The recent successes in the immunotherapy field demonstrate that a successful immune response to cancer can lead to meaningful anti-tumor responses. Antibodies blocking immune checkpoint molecules (e.g. CTLA4, and PD-1) lead to effective T cell responses especially in tumors that are immune active.

Immune cells that have not received as much attention in cancer immunotherapy are neutrophils. Neutrophils are the most abundant white blood cells, which protect us from microbial infections. They are the first line of innate defense: they arrive early on in the course of infection, phagocytose, and release the content of their granules, including reactive oxygen species and enzymes. Neutrophils also communicate with other immune cells, such as macrophages, dendritic cells, and T cells, by releasing cytokines and chemokines, leading to an orchestrated innate and adaptive immune response.
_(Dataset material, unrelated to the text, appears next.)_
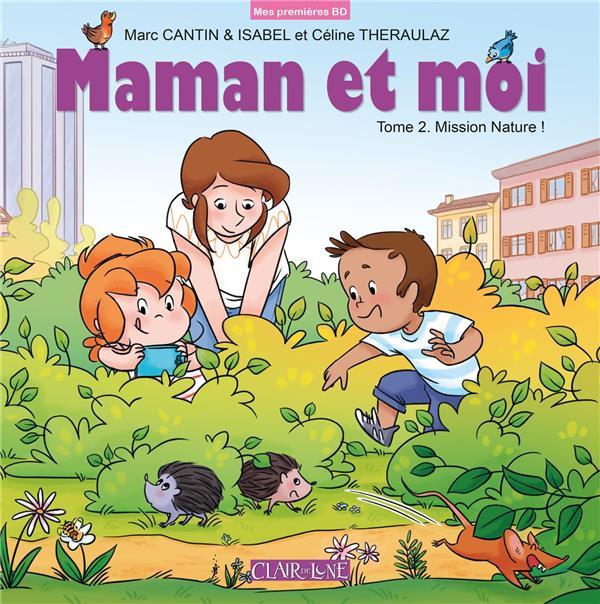 Couverture de Maman et moi (Cantin/Theraulaz) -2- Mission nature !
There has long been a call for a targeted recruitment of these professional killers to fight cancer. However, an approach that mediates the recruitment of neutrophils has to lead to acute as opposed to chronic inflammation to overcome the suppressive environment that tumors surround themselves with.

We have developed a novel immunotherapy platform technology, termed mAbXcite, which directs and activates neutrophils to initiate a robust innate and adaptive immune response to kill cancer cells in a targeted manner. The targeting is achieved by using monoclonal antibodies that are chemically linked to beta-1, 6-glucan, a saccharide found on the cell walls of fungal species which recruits and activates neutrophils. The resulting mAb construct attracts mediators of acute inflammation, notably neutrophils, which are followed by macrophages and T cells.

We have shown that this platform leads to stasis and regressions in tumor models that are resistant to monoclonal antibodies that target peripheral cancer antigens, including validated antibodies (e.g. trastuzumab and cetuximab) and experimental mouse antibodies.

Here, we will show that the platform can be applied to antibodies that target the tumor microenvironment resulting in greater efficacy and changes in infiltrating immune cells.